Once inside, we marvelled at all the beautiful things available for purchase. There were six or seven floors, each one filled with gorgeous goods, like an upscale department store, but French. As we ascended, we looked at things to purchase for my daughter or to take home with us, and we looked just to look. My daughter had me take pictures of these lovely designer gowns so that I could try to recreate them for her next dance or prom. They both cost more than a small used car. You should have seen the prices on the wedding gowns.
She wanted a coat. We began looking in an area that we thought was the juniors department. We were on a floor of designer clothing, and the prices were more than we wanted to pay. Some of them much more. But she continued to look and as we made our way around the floor, we came to a designer who specialized in more affordable clothing for young women. There she found a little trench coat she loved, just longer than a mini skirt in a soft army green. It is beautifully cut and fits her well. She is wearing the coat below in a picture taken at the gate of the Tuilleries Gardens. (Her aunt says this picture is very "Madeleine, the teenage years").
We bought shoes, dresses, some tops, teal blue tights, a couple of lovely patterned silk scarves for me, and little presents for her brothers and father, my parents and my mother-in-law. The escalators ran all the way to the roof of the building, for gorgeous views of Paris. Even though the day was overcast and gray, you could see the Eiffel Tower in the distance.
We had a fantastic time, but we were tired and needed sustenance. After a meal in the Lafayette Caffe followed by ridiculously decadent desserts, we decided to return to the hotel. As we watched the underground world of the Metro pass us by, we discussed our purchases. My lovely daughter realized she had forgotten one important thing: a French language dictionary and a book, about third grade level or so, that she could use to improve her French reading and vocabulary skills. She thought that someone in a bookstore might be able to help her choose well. We were leaving in just a few days and might not have much more free time. I remembered that first day we had seen what looked like a charming little bookstore near the hotel. It was still open when we passed by on our way to the hotel from Oberkampf Station, so we rushed to the hotel and took our bags and parcels to our room. We ran back down the three flights of stairs and out the door, walking the two or three city blocks and crossing Boulevard Voltaire to get to the book store, Paperterie Appel Librairie, which I think is literally translated "stationery call bookshop".

## [Given information]
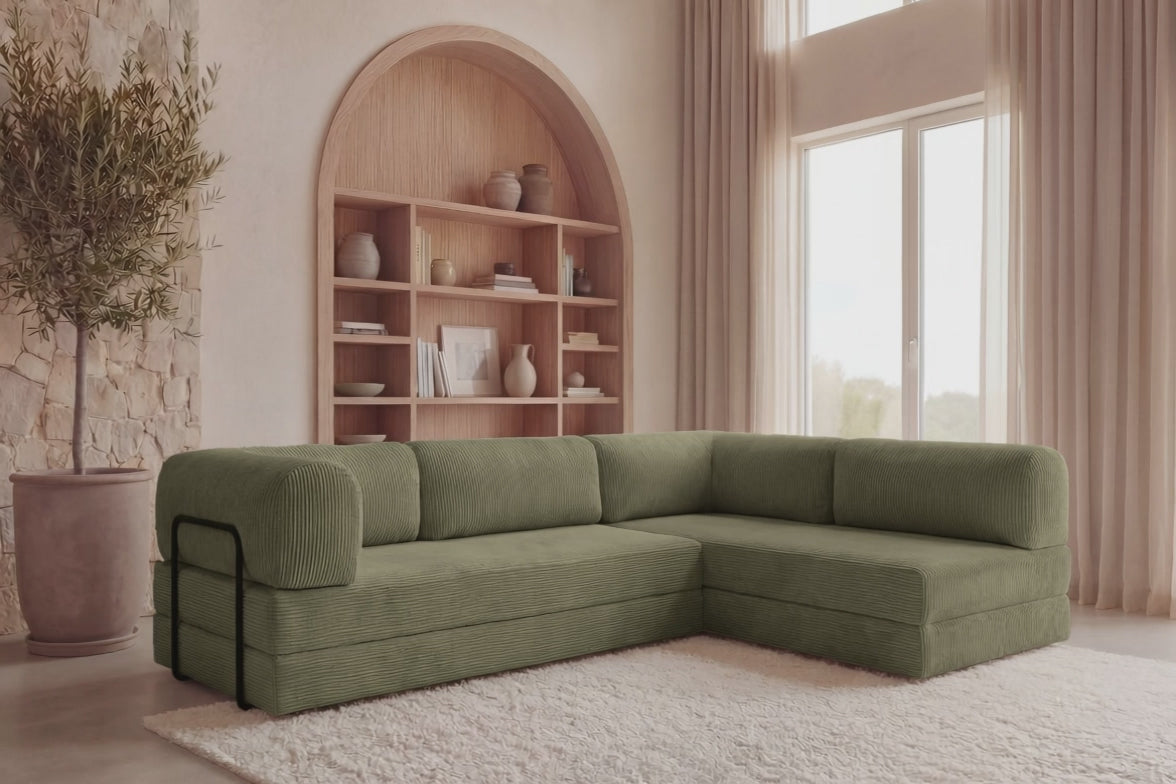 Charger la vidéo : Vert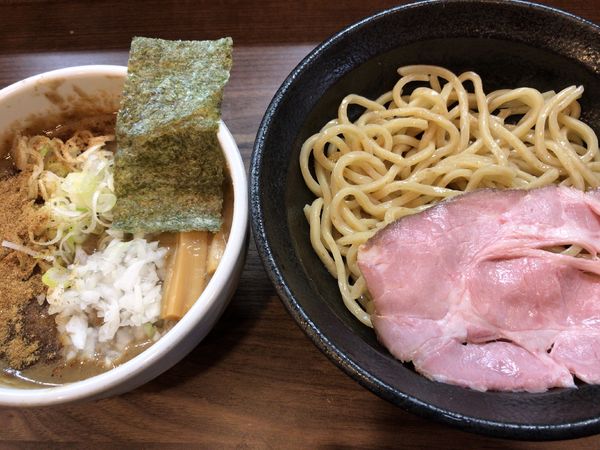 「つけめん」@麺処 となみの写真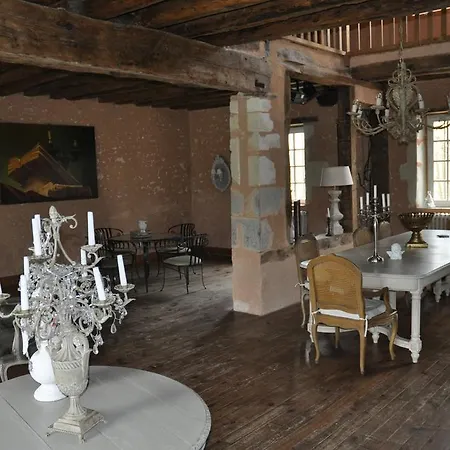 住宿加早餐酒店 Moulin De Morance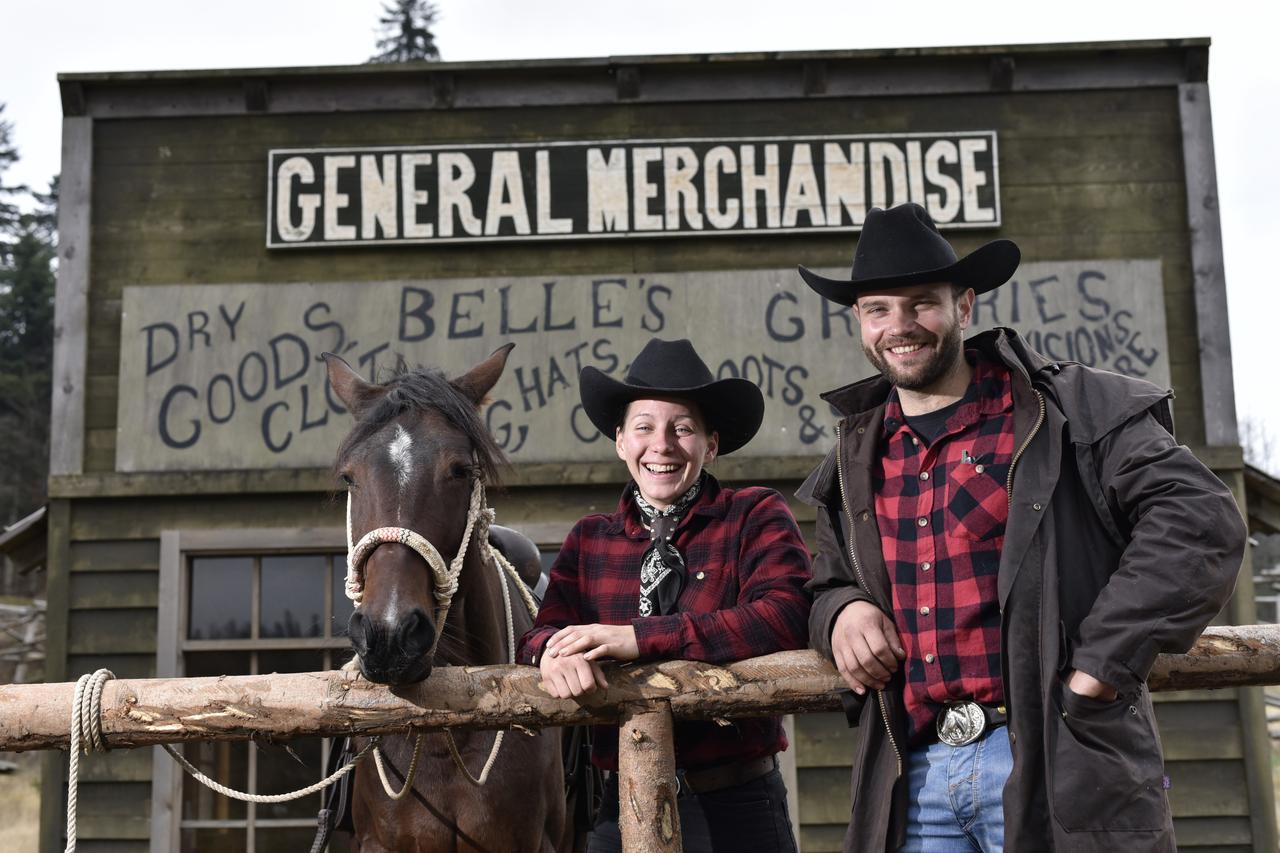 Turistička patrola - Fužine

## [Exercise set]
1. Reproduce the passage of the Paris shopping account between "We bought shoes, dresses, some" and "in the distance.", inclusive.
2. Pick up the Paris shopping account after its final sentence and write what comes next.

## [Answers to each task]
1.
We bought shoes, dresses, some tops, teal blue tights, a couple of lovely patterned silk scarves for me, and little presents for her brothers and father, my parents and my mother-in-law. The escalators ran all the way to the roof of the building, for gorgeous views of Paris. Even though the day was overcast and gray, you could see the Eiffel Tower in the distance.

2.
We had stopped in the little grocery for drinks and as we walked in, we carried them with us. A man about my age spoke to us sharply in French. We did not understand. My daughter said, "Pardon?" He immediately recognized that we weren't French and said in his heavily accented English that drinks weren't allowed in the store. He walked over to where we stood and took them from us, placing them on his counter for us to retrieve when we were ready to leave. A woman who we supposed to be his wife asked if we needed help. She had dark, short curly hair and dark eyes. She was impeccably dressed and groomed, and reminded me of a grown up version of the French exchange student in Better Off Dead. My daughter spoke to her in schoolgirl French, asking for a good dictionary and a book recommendation. There was much back and forth, and a young girl not much older than my daughter came from the back and started to speak to us in excellent English. The older woman walked away and busied herself at a shelf of books.
My lovely daughter settled on a small, thick dictionary, one that was recommended by the young girl, Larousse dictionnaire français-anglais. She held a stack of children's books in her hands, trying to decide which interested her most. She has been a Harry Potter fan from a young age, and the book she selected, Ma soeur est une sorcière, translates literally to "my sister is a sorceress". Perfect. I selected a note pad printed with fleur de lis in a subtle pattern.
We took our selections to the front of the little shop and put them on the counter. The woman reappeared with a book in her hand. She conversed with my daughter in English, searching carefully for her words. The book was a gift for my daughter, for her to read when she mastered reading books in French. The title is one of the woman's latest favorites, hygiène de l'assassin (hygiene of the assassin). She wanted my lovely daughter to have the book because it pleased her that "this sweet American youth" was studying the French language.
The gift was surprising and delightful. It made me teary eyed that a complete stranger would have such a reaction to my daughter's quest to master French. There are wonderful people all over the world. Two of them own a bookstore on the corner of Boulevard Voltaire and Rue Jean-Pierre Timbaud in Paris.